The University of Hong Kong
(E-mail: twl3523@connect.hku.hk)

Abstract.

Iron-sulfur (Fe-S) clusters are essential in DNA replication and genome integrity maintenance[1-3]. The coordination of Fe-S clusters is crucial for DNA replicative and repair enzymes to carry out their physiological functions. As 4Fe-4S clusters are involved actively in DNA replication and repair, mutations in Fe-S protein may lead to genome instability and cancer formation[4, 5]. While 4Fe-4S protein is susceptible to degradation in oxic environment, we have developed a combinatorial approach to identify novel cancer-associated 4Fe-4S protein in silico.
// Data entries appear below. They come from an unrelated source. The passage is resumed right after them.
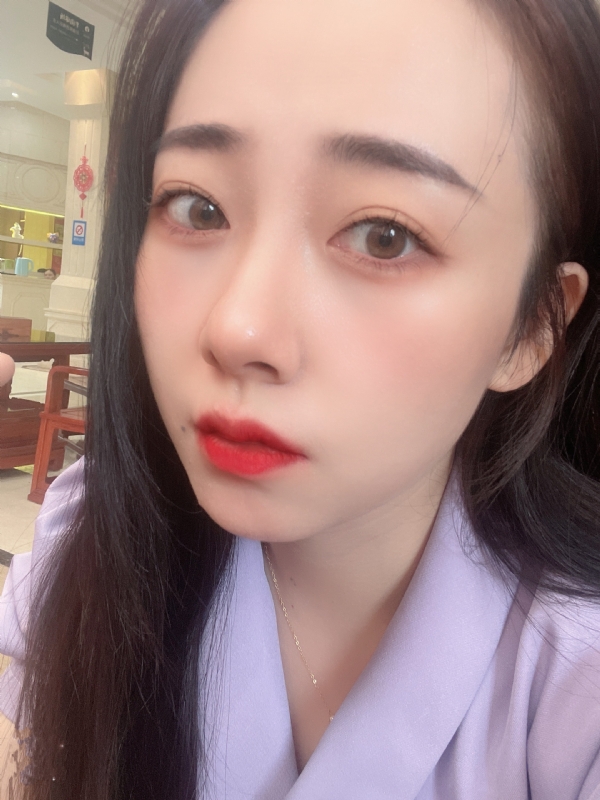 zhou小咪的第一张照片--闽南相亲网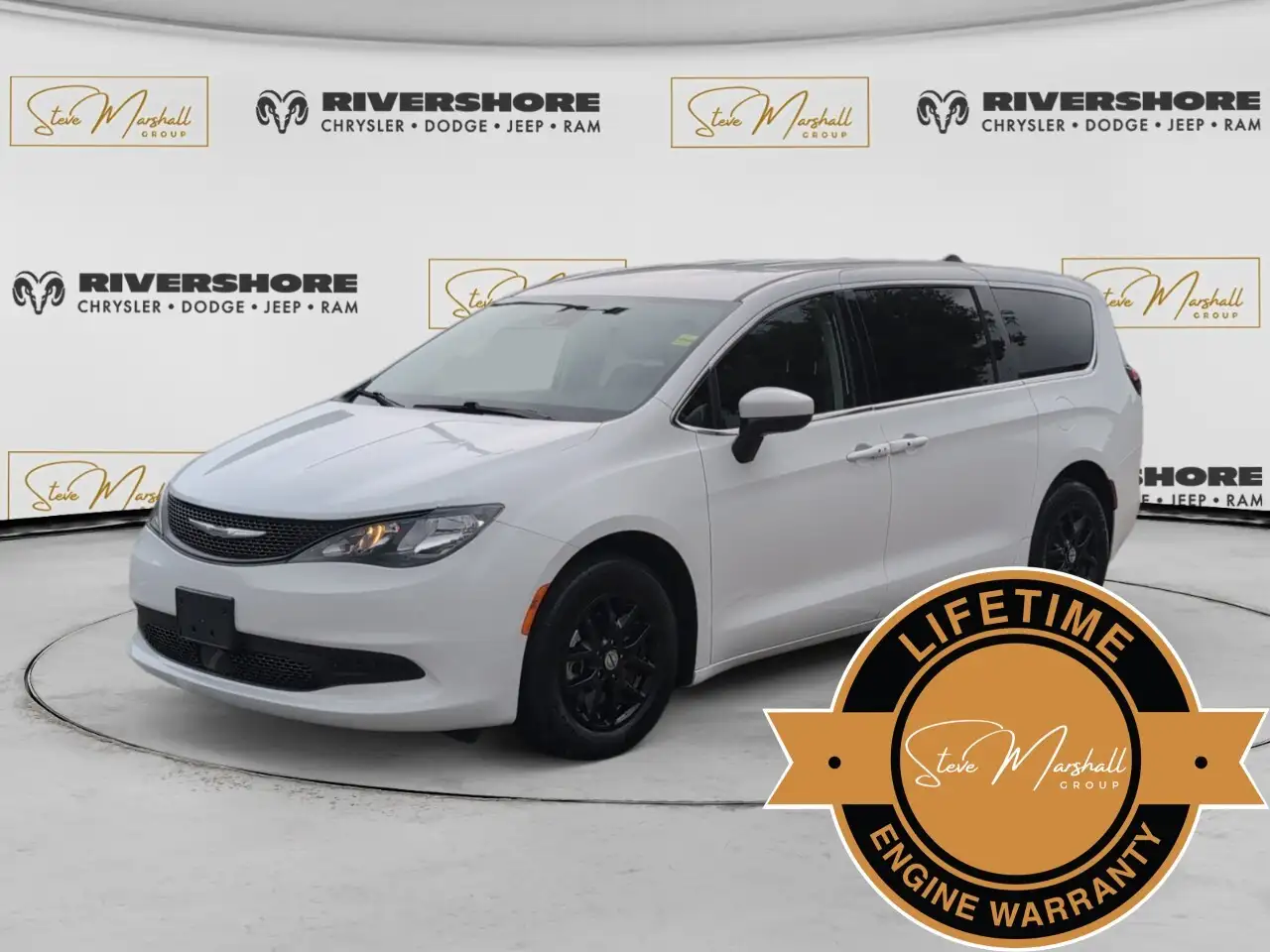 2023 Chrysler Grand Caravan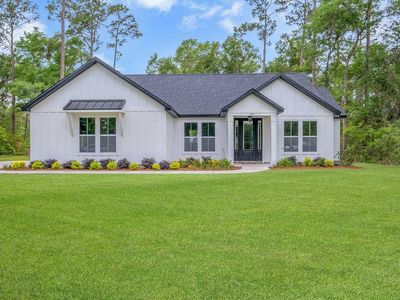 205 Fairway Dr, Havana, FL, 32333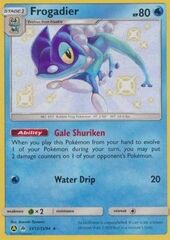 Frogadier 
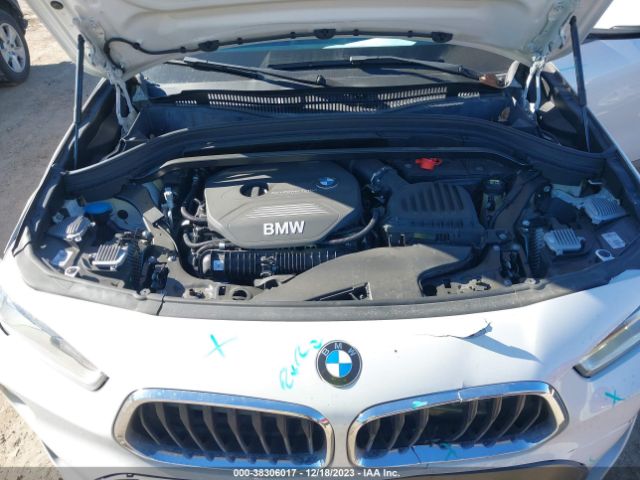 WBXYJ3C31JEP76362 BMW X2 Sdrive28i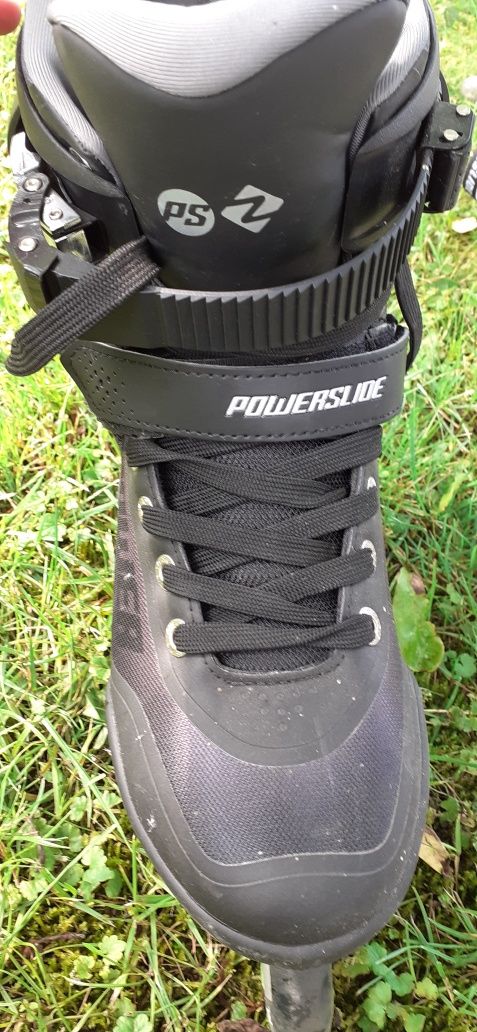 rolki Powerslide Krypton -rozm 45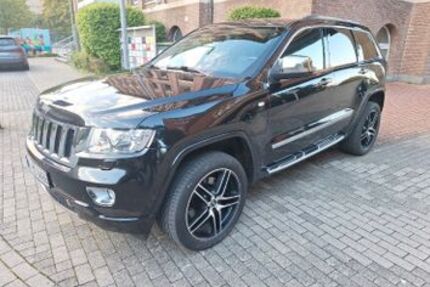 Jeep Grand Cherokee 191.164 km 8.990 &euro; Mülheim 45479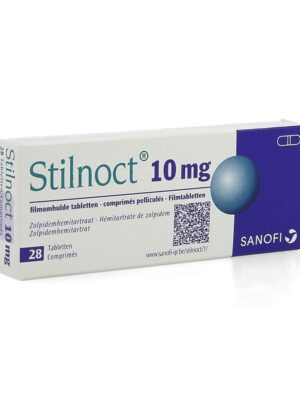 Stilnoct 10mg tablets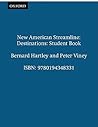 New American Streamline: Destinations: Advanced: Student Book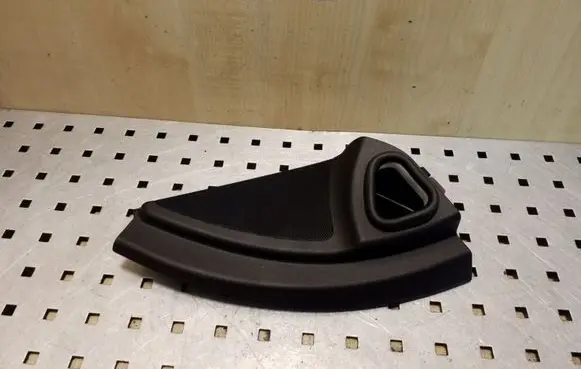 Mercedes-Benz ML W164 Front door speaker cover trim A1647201670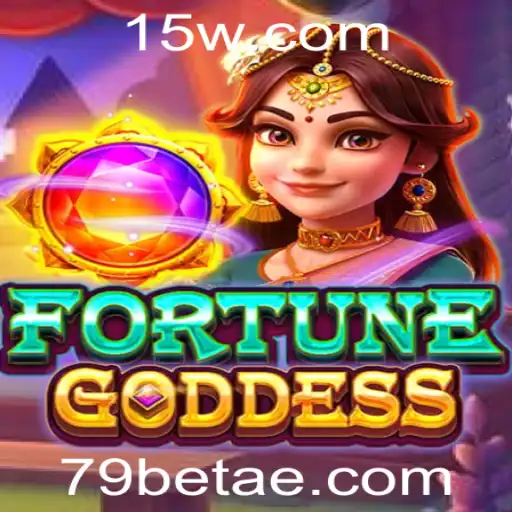 Descubra o Universo de FORTUNEGODDESS e Sua Conexão com 79bet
We have analyzed information from various data bases, cysteine geometry from RSCB PDB, signature motif of 4Fe-4S assembly from UniProt and cancer-associated cysteine mutant from COSMIC. Out of 73101 human proteome in UniProt, 22 proteins, including know cancer-associated 4Fe-4S protein MUTYH, fulfil all three criteria. Our results suggest intriguing possibility of 4Fe-4S binding site in histone lysine methyltransferase as well as other receptors and growth factors. This provides insight for further in vitro studies design to prove the existence of 4Fe-4S cluster. Better understanding on these cancer-associated protein would be beneficial to cancer prognosis and treatment.

 

References

  1. Paul, V.D. and R. Lill, Biogenesis of cytosolic and nuclear iron-sulfur proteins and their role in genome stability. Biochim Biophys Acta, 2015. 1853(6): p. 1528-39.
  2. Weiner, B.E., et al., An iron-sulfur cluster in the C-terminal domain of the p58 subunit of human DNA primase. J Biol Chem, 2007. 282(46): p. 33444-51.
  3. White, M.F. and M.S. Dillingham, Iron-sulphur clusters in nucleic acid processing enzymes. Curr Opin Struct Biol, 2012. 22(1): p. 94-100.
  4. Paulo, P., et al., Targeted next generation sequencing identifies functionally deleterious germline mutations in novel genes in early-onset/familial prostate cancer. PLoS Genet, 2018. 14(4): p. e1007355.
  5. McDonnell, K.J., et al., A human MUTYH variant linking colonic polyposis to redox degradation of the [4Fe4S](2+) cluster. Nat Chem, 2018. 10(8): p. 873-880.